# AIM
Retype every line of the data below verbatim, leaving out the pictures.

# Spatial reasoning dataset excerpts
------------

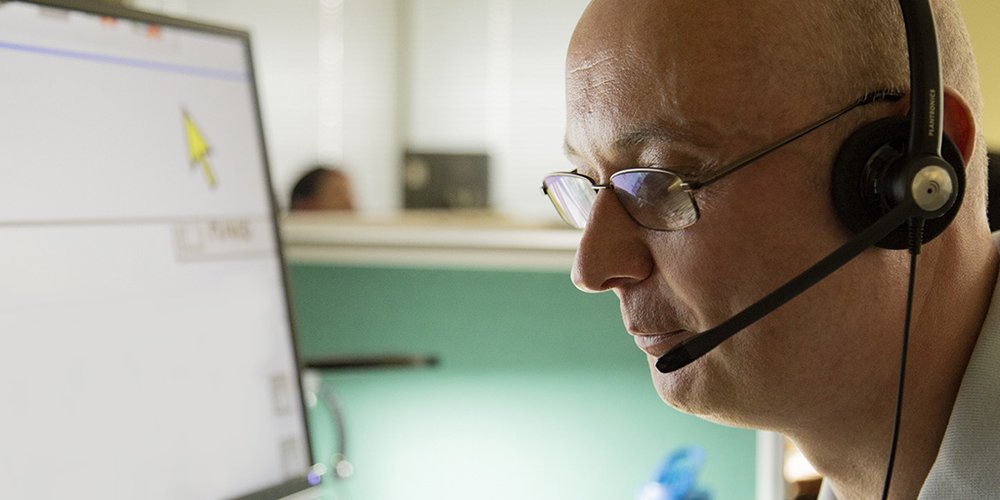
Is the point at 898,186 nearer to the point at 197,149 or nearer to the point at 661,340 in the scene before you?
the point at 661,340

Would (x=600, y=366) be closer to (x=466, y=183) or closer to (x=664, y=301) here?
(x=664, y=301)

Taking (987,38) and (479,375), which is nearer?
(987,38)

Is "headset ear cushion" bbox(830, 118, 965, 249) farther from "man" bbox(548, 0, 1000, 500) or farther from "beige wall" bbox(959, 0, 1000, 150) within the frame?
"beige wall" bbox(959, 0, 1000, 150)

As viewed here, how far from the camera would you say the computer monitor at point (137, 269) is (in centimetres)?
74

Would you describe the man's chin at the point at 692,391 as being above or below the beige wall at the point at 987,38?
below

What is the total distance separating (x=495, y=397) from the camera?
1.38 meters

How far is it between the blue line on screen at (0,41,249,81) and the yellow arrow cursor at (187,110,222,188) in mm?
42

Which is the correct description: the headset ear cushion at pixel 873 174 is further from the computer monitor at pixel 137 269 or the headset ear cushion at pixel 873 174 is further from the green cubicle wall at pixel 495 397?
the green cubicle wall at pixel 495 397

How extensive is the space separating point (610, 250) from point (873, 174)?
0.61 feet

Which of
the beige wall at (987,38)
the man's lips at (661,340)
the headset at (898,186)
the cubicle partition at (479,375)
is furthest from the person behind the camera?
the cubicle partition at (479,375)

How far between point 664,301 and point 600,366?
25.1 inches

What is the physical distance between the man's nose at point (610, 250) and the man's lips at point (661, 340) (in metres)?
0.05

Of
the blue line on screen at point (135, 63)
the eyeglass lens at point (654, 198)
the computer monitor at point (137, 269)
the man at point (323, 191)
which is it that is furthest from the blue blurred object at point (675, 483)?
the man at point (323, 191)

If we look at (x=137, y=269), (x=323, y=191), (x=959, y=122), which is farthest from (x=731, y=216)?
(x=323, y=191)
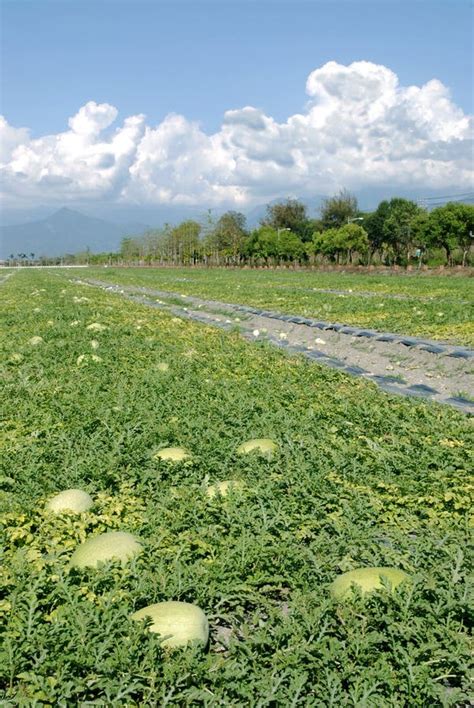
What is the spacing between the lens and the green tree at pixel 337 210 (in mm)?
98875

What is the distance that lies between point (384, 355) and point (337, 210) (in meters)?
91.3

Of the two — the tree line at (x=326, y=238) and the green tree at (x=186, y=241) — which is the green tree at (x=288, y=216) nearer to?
the tree line at (x=326, y=238)

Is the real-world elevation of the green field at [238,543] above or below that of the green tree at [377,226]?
below

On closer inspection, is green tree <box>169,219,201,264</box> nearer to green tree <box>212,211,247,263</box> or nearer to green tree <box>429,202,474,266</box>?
green tree <box>212,211,247,263</box>

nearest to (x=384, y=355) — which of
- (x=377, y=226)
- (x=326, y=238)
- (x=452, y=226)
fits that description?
(x=452, y=226)

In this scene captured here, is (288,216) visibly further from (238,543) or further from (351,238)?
(238,543)

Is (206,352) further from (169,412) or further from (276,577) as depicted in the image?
(276,577)

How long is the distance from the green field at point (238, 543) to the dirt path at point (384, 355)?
1714 mm

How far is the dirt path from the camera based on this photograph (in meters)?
9.30

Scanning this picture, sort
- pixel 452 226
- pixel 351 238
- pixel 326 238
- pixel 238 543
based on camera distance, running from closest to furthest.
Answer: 1. pixel 238 543
2. pixel 452 226
3. pixel 351 238
4. pixel 326 238

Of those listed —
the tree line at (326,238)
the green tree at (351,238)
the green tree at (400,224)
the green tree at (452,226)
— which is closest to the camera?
the green tree at (452,226)

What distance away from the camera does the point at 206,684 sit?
2656 mm

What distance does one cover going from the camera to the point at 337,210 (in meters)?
99.6

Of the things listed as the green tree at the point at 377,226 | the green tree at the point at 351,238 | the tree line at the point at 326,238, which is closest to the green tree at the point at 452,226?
the tree line at the point at 326,238
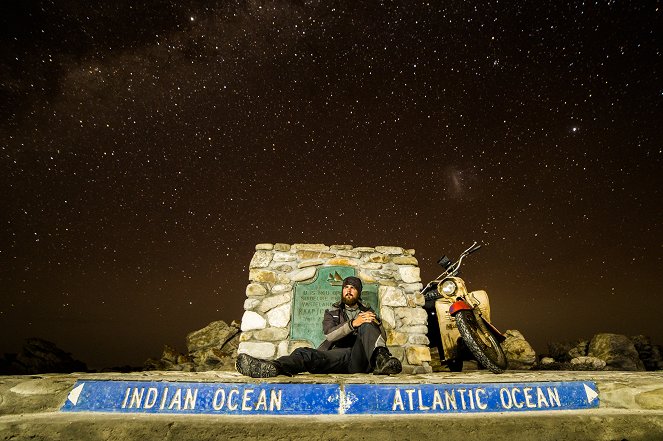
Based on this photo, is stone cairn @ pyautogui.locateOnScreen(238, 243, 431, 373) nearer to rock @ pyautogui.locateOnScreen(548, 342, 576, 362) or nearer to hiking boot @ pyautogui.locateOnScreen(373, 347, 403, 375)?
hiking boot @ pyautogui.locateOnScreen(373, 347, 403, 375)

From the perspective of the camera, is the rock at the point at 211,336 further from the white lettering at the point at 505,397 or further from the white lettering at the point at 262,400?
the white lettering at the point at 505,397

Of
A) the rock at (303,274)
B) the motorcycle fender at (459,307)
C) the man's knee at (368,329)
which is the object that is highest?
the rock at (303,274)

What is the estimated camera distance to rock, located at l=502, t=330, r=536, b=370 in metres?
6.24

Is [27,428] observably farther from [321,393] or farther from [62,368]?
[62,368]

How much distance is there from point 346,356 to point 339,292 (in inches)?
60.6

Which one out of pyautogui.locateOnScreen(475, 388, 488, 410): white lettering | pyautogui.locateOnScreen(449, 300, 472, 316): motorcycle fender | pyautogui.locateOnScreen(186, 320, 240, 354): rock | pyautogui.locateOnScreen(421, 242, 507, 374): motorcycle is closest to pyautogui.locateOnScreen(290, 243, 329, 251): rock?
pyautogui.locateOnScreen(421, 242, 507, 374): motorcycle

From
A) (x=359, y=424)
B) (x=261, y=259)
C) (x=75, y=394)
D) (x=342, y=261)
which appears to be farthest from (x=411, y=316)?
(x=75, y=394)

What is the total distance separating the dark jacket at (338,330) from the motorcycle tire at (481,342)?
973 millimetres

------------

# SOLVED EXERCISE
Is the point at 898,186 nearer to the point at 197,149 or nearer to the point at 661,340 in the scene before you?
the point at 661,340

Would (x=600, y=366) be closer to (x=466, y=183) or closer to (x=664, y=301) here?
(x=664, y=301)

Taking (987,38) and (479,375), which is nearer?
(987,38)

Is "headset ear cushion" bbox(830, 118, 965, 249) farther from "man" bbox(548, 0, 1000, 500) or farther from "beige wall" bbox(959, 0, 1000, 150) within the frame?
"beige wall" bbox(959, 0, 1000, 150)

As viewed here, how far from the camera would you say the computer monitor at point (137, 269) is (in centimetres)?
74

Would you describe the man's chin at the point at 692,391 as being above or below the beige wall at the point at 987,38?
below

What is the total distance separating (x=495, y=397) from the camera?
1.38 meters

How far is it between the blue line on screen at (0,41,249,81) and the yellow arrow cursor at (187,110,222,188) in mm?
42

Which is the correct description: the headset ear cushion at pixel 873 174 is further from the computer monitor at pixel 137 269 or the headset ear cushion at pixel 873 174 is further from the green cubicle wall at pixel 495 397?
the green cubicle wall at pixel 495 397

How extensive is the space separating point (610, 250) from point (873, 174)?
0.61 feet

Which of
the beige wall at (987,38)
the man's lips at (661,340)
the headset at (898,186)
the cubicle partition at (479,375)
is furthest from the person behind the camera?
the cubicle partition at (479,375)

How far between point 664,301 and point 600,366?
25.1 inches

What is the physical distance between the man's nose at point (610, 250) and the man's lips at point (661, 340) (in metres)?
0.05

Of
the blue line on screen at point (135, 63)
the eyeglass lens at point (654, 198)
the computer monitor at point (137, 269)
the man at point (323, 191)
which is it that is furthest from the blue blurred object at point (675, 483)?
the man at point (323, 191)

If we look at (x=137, y=269), (x=323, y=191), (x=959, y=122), which is farthest from (x=731, y=216)?
(x=323, y=191)
What is the spacing between the lens and the green tree at pixel 337 210 (in mm)?
98875

What is the distance that lies between point (384, 355) and point (337, 210) (in meters)?
91.3

Of the two — the tree line at (x=326, y=238) and the green tree at (x=186, y=241) — which is the green tree at (x=288, y=216) nearer to?
the tree line at (x=326, y=238)

Is the real-world elevation of the green field at [238,543] above or below that of the green tree at [377,226]?
below

On closer inspection, is green tree <box>169,219,201,264</box> nearer to green tree <box>212,211,247,263</box> or nearer to green tree <box>429,202,474,266</box>?
green tree <box>212,211,247,263</box>

nearest to (x=384, y=355) — which of
- (x=377, y=226)
- (x=326, y=238)
- (x=452, y=226)
fits that description?
(x=452, y=226)

In this scene captured here, is (288,216) visibly further from (238,543) or further from (351,238)?
(238,543)

Is (206,352) further from (169,412) or further from (276,577) as depicted in the image?
(276,577)

How long is the distance from the green field at point (238, 543) to the dirt path at point (384, 355)?
1714 mm

How far is the dirt path from the camera based on this photograph (in meters)?
9.30

Scanning this picture, sort
- pixel 452 226
- pixel 351 238
- pixel 326 238
- pixel 238 543
based on camera distance, running from closest to furthest.
Answer: 1. pixel 238 543
2. pixel 452 226
3. pixel 351 238
4. pixel 326 238

Of those listed —
the tree line at (326,238)
the green tree at (351,238)
the green tree at (400,224)
the green tree at (452,226)
— which is closest to the camera?
the green tree at (452,226)

What distance away from the camera does the point at 206,684 sit?
2656 mm

What distance does one cover going from the camera to the point at 337,210 (in meters)?
99.6

Of the things listed as the green tree at the point at 377,226 | the green tree at the point at 351,238 | the tree line at the point at 326,238, which is closest to the green tree at the point at 452,226?
the tree line at the point at 326,238
Based on this photo, is stone cairn @ pyautogui.locateOnScreen(238, 243, 431, 373) nearer to rock @ pyautogui.locateOnScreen(548, 342, 576, 362) or nearer to hiking boot @ pyautogui.locateOnScreen(373, 347, 403, 375)?
hiking boot @ pyautogui.locateOnScreen(373, 347, 403, 375)

From the perspective of the camera, is the rock at the point at 211,336 further from the white lettering at the point at 505,397 or further from the white lettering at the point at 262,400?
the white lettering at the point at 505,397

Of
A) the rock at (303,274)
B) the motorcycle fender at (459,307)
C) the man's knee at (368,329)
which is the object that is highest?
the rock at (303,274)

What is the estimated camera distance to rock, located at l=502, t=330, r=536, b=370 in metres?
6.24

Is [27,428] observably farther from [321,393] or farther from [62,368]?
[62,368]

How much distance is there from point 346,356 to point 339,292 (in inches)?
60.6

Which one out of pyautogui.locateOnScreen(475, 388, 488, 410): white lettering | pyautogui.locateOnScreen(449, 300, 472, 316): motorcycle fender | pyautogui.locateOnScreen(186, 320, 240, 354): rock | pyautogui.locateOnScreen(421, 242, 507, 374): motorcycle is closest to pyautogui.locateOnScreen(290, 243, 329, 251): rock?
pyautogui.locateOnScreen(421, 242, 507, 374): motorcycle

From
A) (x=359, y=424)
B) (x=261, y=259)
C) (x=75, y=394)
D) (x=342, y=261)
which appears to be farthest from (x=411, y=316)?
(x=75, y=394)

What is the total distance separating the dark jacket at (338,330) from the motorcycle tire at (481,342)?
973 millimetres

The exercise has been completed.